Uma análise da insanidade e crueldade dos imperadores romanos à luz da literatura, constatando que, nas mãos dos déspotas, o lado mau e abjeto da ficção pode se tornar realidade.
Aristóteles,na Poética, livro que até hoje serve de norte para os estudos da arte da representação, deixa muito clara a principal diferença entre o historiador e o poeta. Diz o filósofo que o historiador é aquele que conta os fatos como de fato aconteceram, ao passo que o poeta os conta como poderiam ter acontecido de acordo com as leis da verossimilhança e da necessidade. Para ele, a poesia é muito mais nobre e filosófica do que a história, porque tendo ela um caráter universal é capaz de dialogar com todo e qualquer tempo histórico.
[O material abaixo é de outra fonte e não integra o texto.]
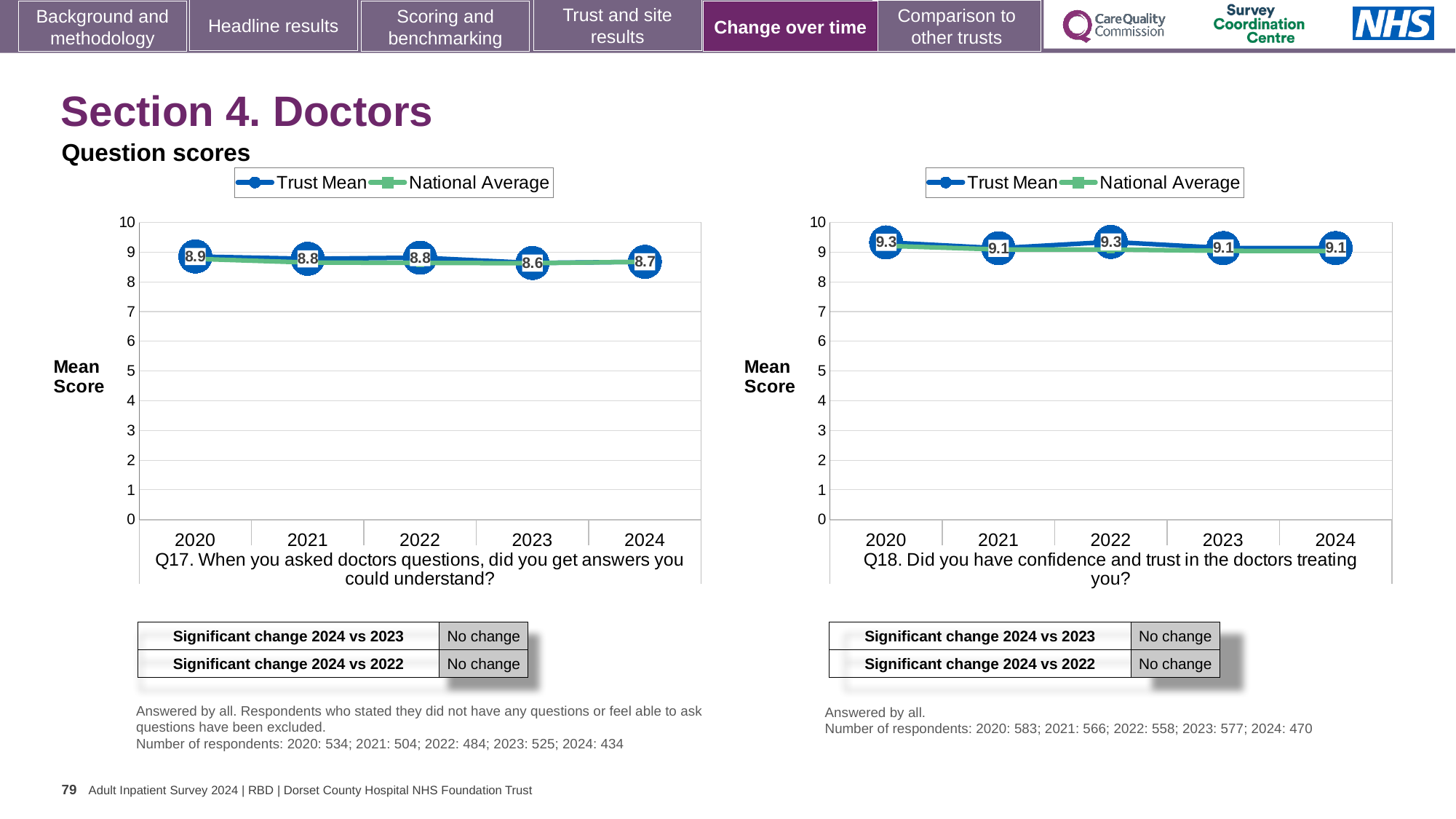
In the Q18 chart (right), is the National Average value for 2024 greater or less than 8? greater In the Q18 chart (right), what is the Trust Mean score for 2024? 9.1 What kind of chart is the Q17 chart (left)? Line chart In the Q17 chart (left), which year has the lowest Trust Mean score? 2023 In the Q17 chart (left), what is the difference between the Trust Mean scores for 2020 and 2023? 0.3 In the Q18 chart (right), which is larger, the Trust Mean score for 2020 or for 2021? 2020 How many years are plotted on the x axis of the Q17 chart (left)? 5 In the Q17 chart (left), which year has the highest Trust Mean score? 2020 In the Q17 chart (left), what is the Trust Mean score for 2024? 8.7 In the Q18 chart (right), what is the Trust Mean score for 2022? 9.3 In the Q17 chart (left), what is the Trust Mean score for 2020? 8.9 How many series does the legend of the Q18 chart (right) list? 2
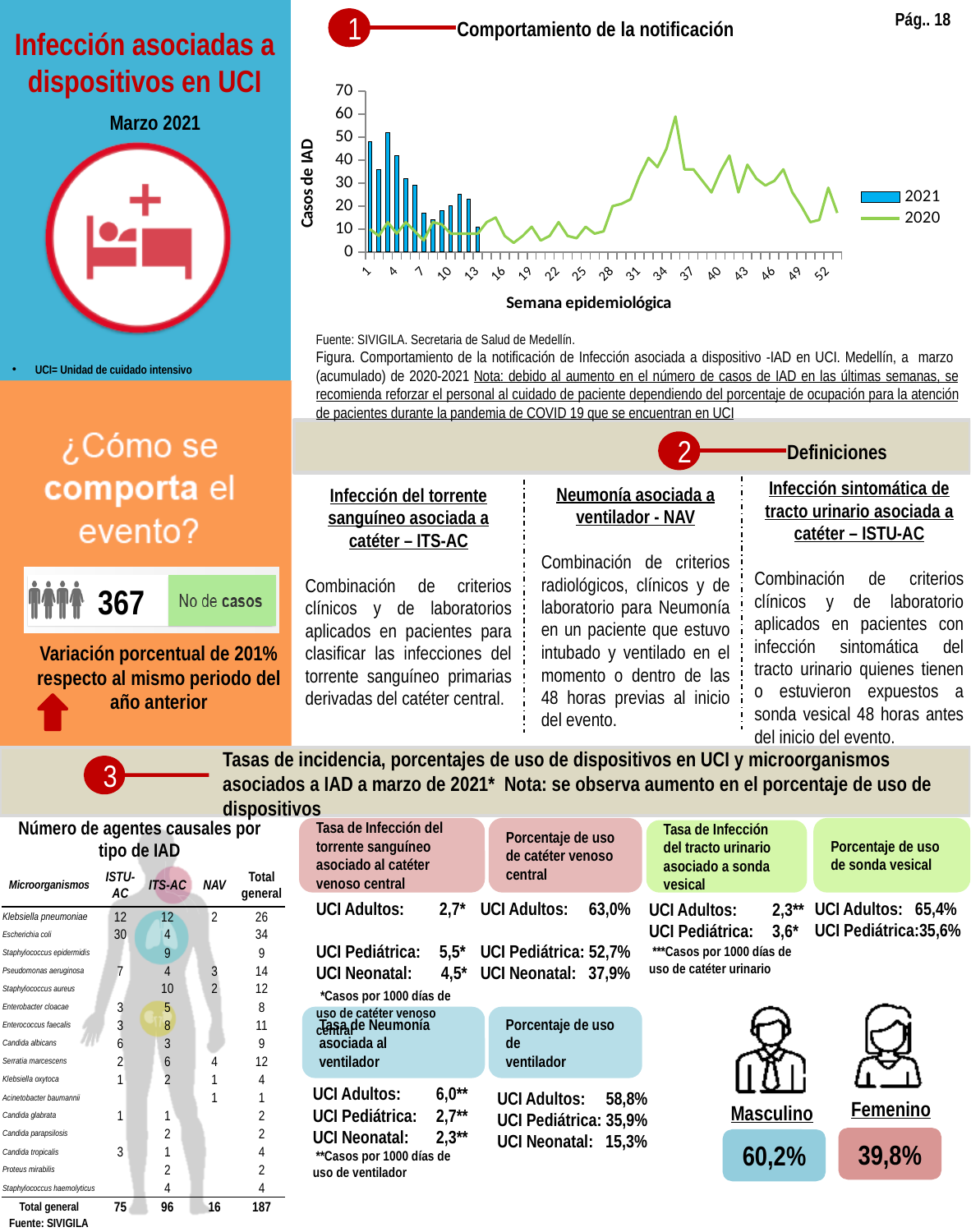
What is the title of the x axis of the "Comportamiento de la notificación" chart? Semana epidemiológica In the "Comportamiento de la notificación" chart, which week has the highest 2021 bar? Week 3 In the "Comportamiento de la notificación" chart, which is larger for 2020: the value at week 35 or the value at week 16? Week 35 In the "Comportamiento de la notificación" chart, which series is drawn as bars? 2021 What kind of chart is shown under "Comportamiento de la notificación"? A combined bar and line chart In the "Comportamiento de la notificación" chart, which is larger for 2021: the value for week 1 or the value for week 8? Week 1 In the "Comportamiento de la notificación" chart, do the 2021 bars generally rise or fall from week 1 to week 9? Fall In the "Comportamiento de la notificación" chart, is the 2021 value for week 2 greater or less than 40? less In the "Comportamiento de la notificación" chart, is the highest point of the 2020 line greater or less than 50? greater How many series does the legend of the "Comportamiento de la notificación" chart list? 2 In the "Comportamiento de la notificación" chart, is the 2020 value for week 16 greater or less than 20? less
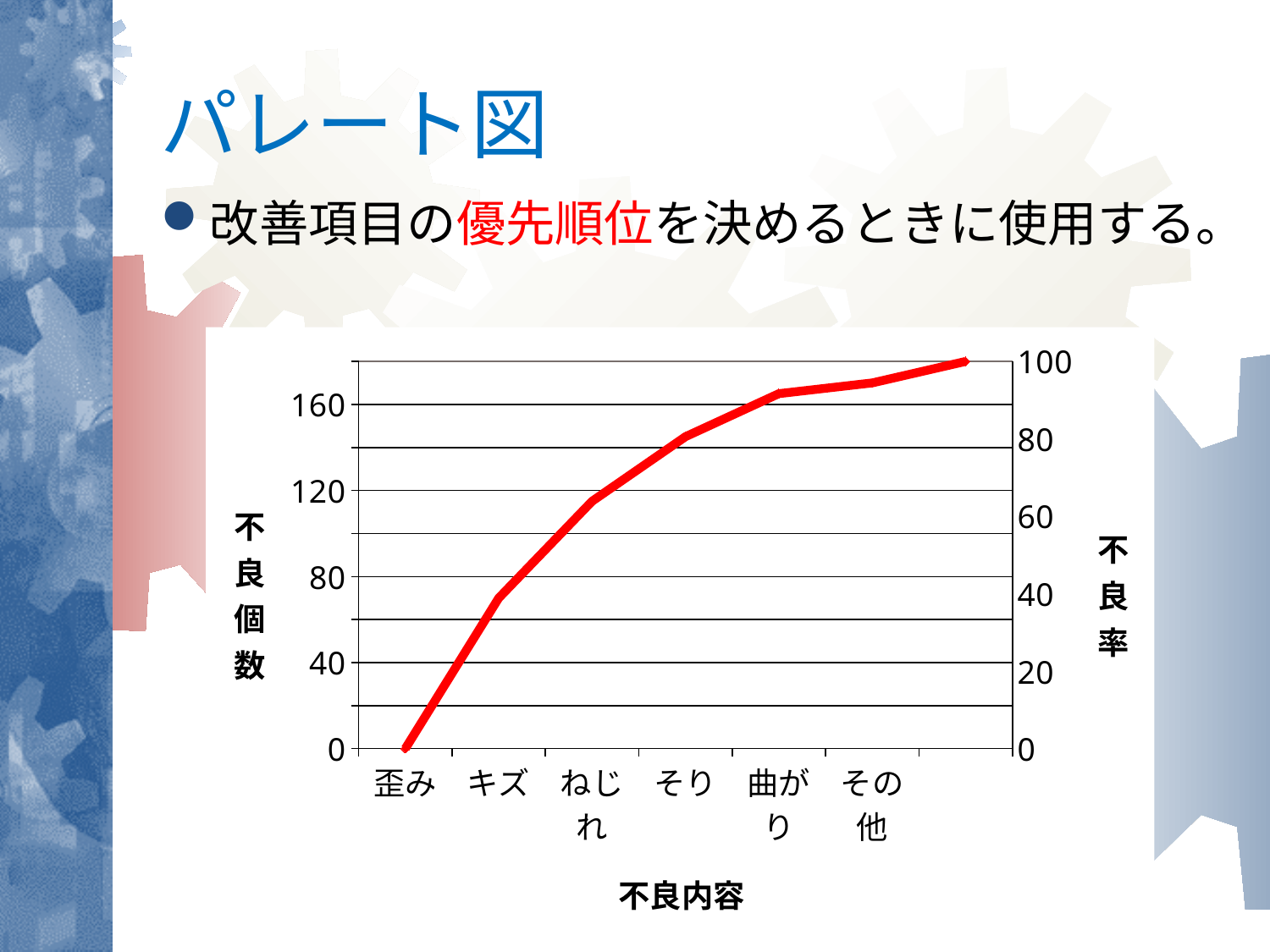
On the right-hand axis, is the value of the red line at ねじれ greater or less than 40? greater What kind of chart is shown on the slide? line chart How many categories are labelled on the x axis? 6 On the right-hand axis, is the value of the red line at そり greater or less than 60? greater On the right-hand axis, is the value of the red line at キズ greater or less than 20? greater What is the title of the x axis? 不良内容 On the right-hand axis, what is the value of the red line at 歪み? 0 Do the values of the red line rise or fall from left to right along the x axis? rise Which is larger, the value of the red line at キズ or at 曲がり? 曲がり What is the title of the right-hand vertical axis? 不良率 Which labelled category has the lowest value on the red line? 歪み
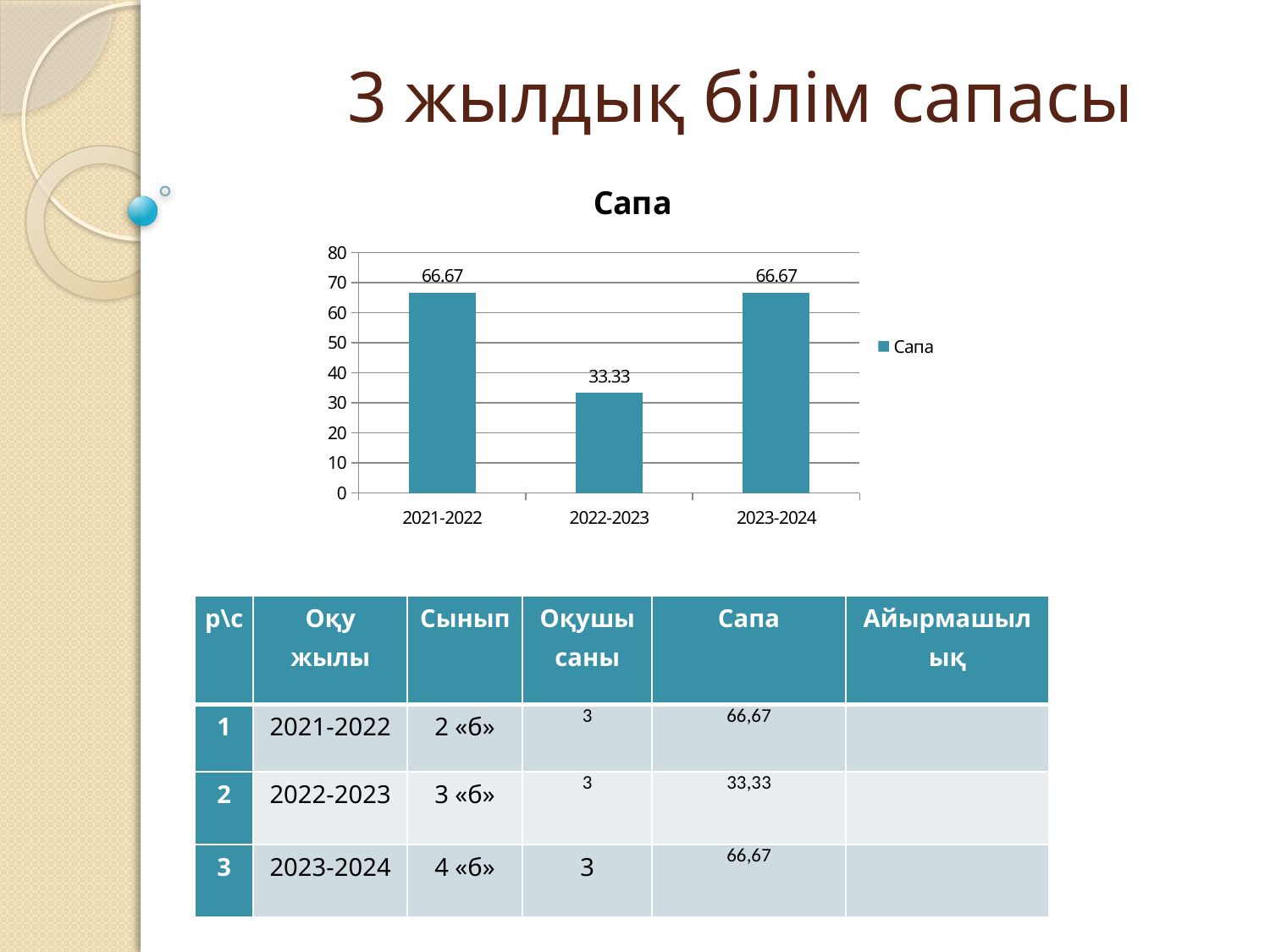
What is the value for 2022-2023 in the chart? 33.33 What is the value for 2023-2024 in the chart? 66.67 How many series does the chart legend list? 1 Is the value for 2021-2022 greater or less than 60? greater What is the difference between the values for 2021-2022 and 2022-2023? 33.34 What is the title of the chart? Сапа How many categories are shown on the x axis of the chart? 3 What kind of chart is shown on the slide? bar chart What is the value for 2021-2022 in the chart? 66.67 Which is larger, the value for 2022-2023 or the value for 2023-2024? 2023-2024 Which category has the lowest value in the chart? 2022-2023 Is the value for 2022-2023 greater or less than 40? less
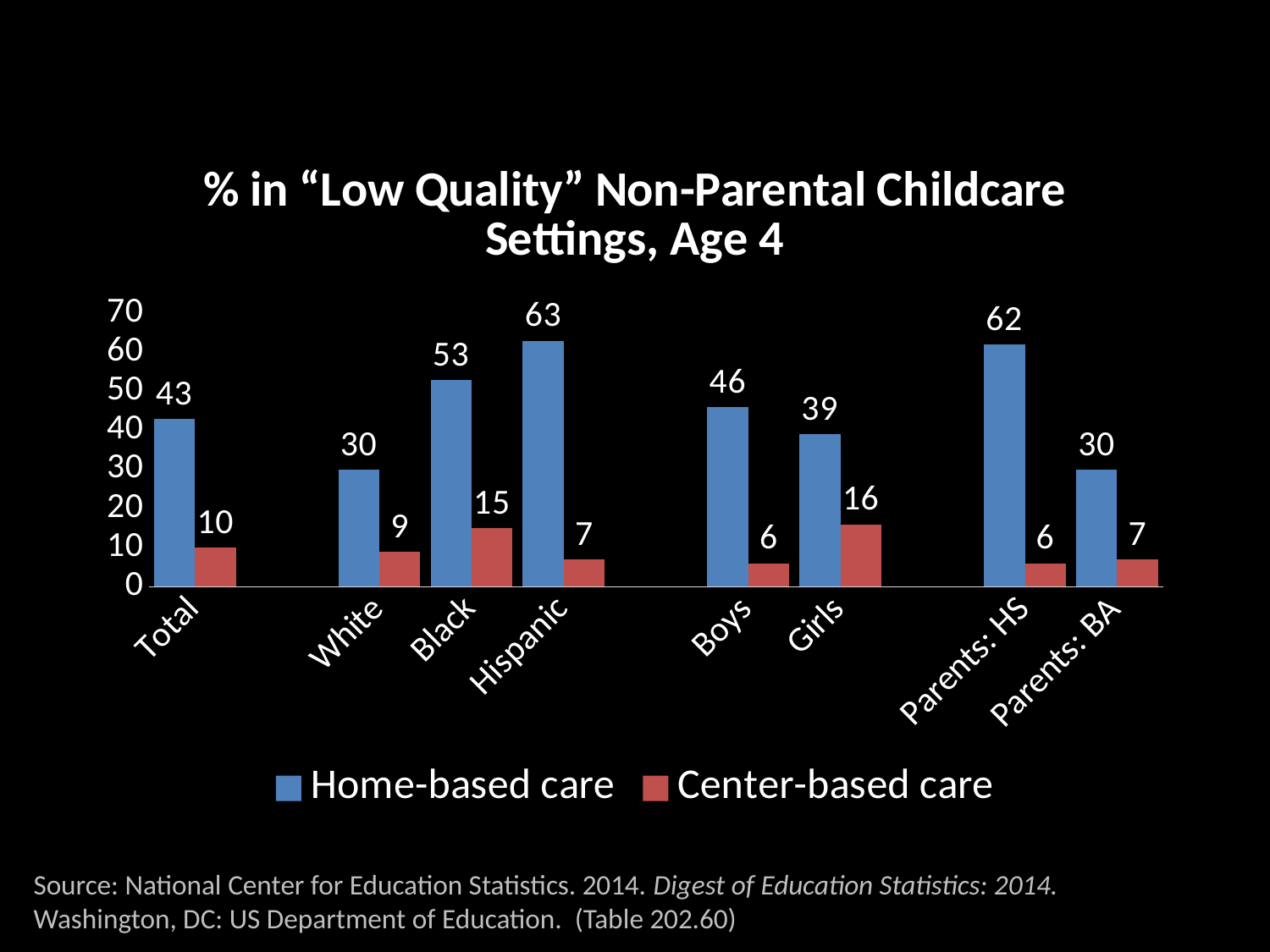
Which is larger, the Center-based care value for Black or for Girls? Girls What is the title of the chart? % in "Low Quality" Non-Parental Childcare Settings, Age 4 What is the difference between the Home-based care and Center-based care values for Total? 33 Which category has the lowest Home-based care value? White and Parents: BA (both 30) What is the difference between the Home-based care values for Parents: HS and Parents: BA? 32 How many series does the legend list? 2 Which category has the highest Home-based care value? Hispanic What is the Home-based care value for Hispanic? 63 What is the Center-based care value for Girls? 16 How many categories are shown on the x axis? 8 What kind of chart is shown on the slide? Bar chart What is the Home-based care value for Parents: BA? 30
Além disso, a poesia tem a liberdade de criar e de propor outras realidades, como fizeram os poetas gregos quando criaram o universo dos deuses mitológicos.
Muito embora os gregos “acreditassem” nos seus deuses, como nos informa Paul Veyne, eles tinham consciência das diferenças e dos limites entre realidade histórica e mítica, tanto que parece não haver nenhum registro histórico de, por exemplo, um casamento realizado entre um ser humano grego e um deus do Olimpo, ou, ainda, que os deuses andassem pelas vielas da Grécia antiga discursando para a plebe. Todas as histórias em torno dessa realidade são míticas, são ficções, são miméticas. Acontece que o mesmo não podemos dizer dos romanos, em particular ao que diz respeito aos enlouquecidos e perversos imperadores, cuja crueldade e concupiscência não tinham limites.
Enquanto os poetas cantavam, contavam e representavam as narrativas míticas, em forma de épica, tragédia ou comédia, para as mais diversas plateias, os devassos e cruéis imperadores se apoderavam dessas representações artísticas para, muito mais do que entorpecer o povo, incutir-lhes sentimentos de pavor e de obediência. O que era realizado em forma de exuberantes e sangrentos espetáculos encenados nos circos e coliseu romanos, onde as vítimas, ou seja, os condenados pelo imperador, eram obrigadas a encarnar personagens que tinham finais trágicos e cruéis.